Excerpt —
□ □ □ □ □
How To Improve Your Savings Through The Power Of Compounding?

The power of compounding is a way to multiply your returns on investments and savings and thereby help you to meet your long-term goals. This concept can also be related to the “snowball effect” where a small snowball keeps on growing bigger as and when it rolls down the slope.

The power of compounding helps in multiplying the accumulated interest by adding returns to the previously earned interest. Thus, the power of compounding leads to exponential growth of the invested capital.

So, What is Power of Compounding?

Power of compounding or you can term it as “Adding interest on interest”. The power of compounding helps to grow your wealth by generating earnings from the principal amount and the interest earned previously.

How Does This Work?

Different investments such as fixed deposits and mutual funds work on the basis of the Power of Compounding. For instance, an investor invests Rs. 1 lakh per year for every 5 years, at the end of 5 years the amount stands to be 5 lakhs 80 thousand if the interest earned is 5%. In case if the rate of return increases to 8% the amount will grow up to 6.34 lakhs. The Power Of Compounding Calculator also helps to know the returns on the investment.
□ □ □ □ □
Provided data —

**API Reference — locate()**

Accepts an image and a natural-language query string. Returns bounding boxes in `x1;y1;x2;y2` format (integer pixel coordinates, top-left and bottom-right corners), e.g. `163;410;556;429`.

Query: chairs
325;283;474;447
□ □ □ □ □
Task requirements —
[1] In the compounding article, retype everything from "How To Improve" down to "down the slope.".
[2] In the compounding article, what other term is given for the power of compounding?

Outputs —
[1]
How To Improve Your Savings Through The Power Of Compounding?

The power of compounding is a way to multiply your returns on investments and savings and thereby help you to meet your long-term goals. This concept can also be related to the “snowball effect” where a small snowball keeps on growing bigger as and when it rolls down the slope.

[2] "Adding interest on interest."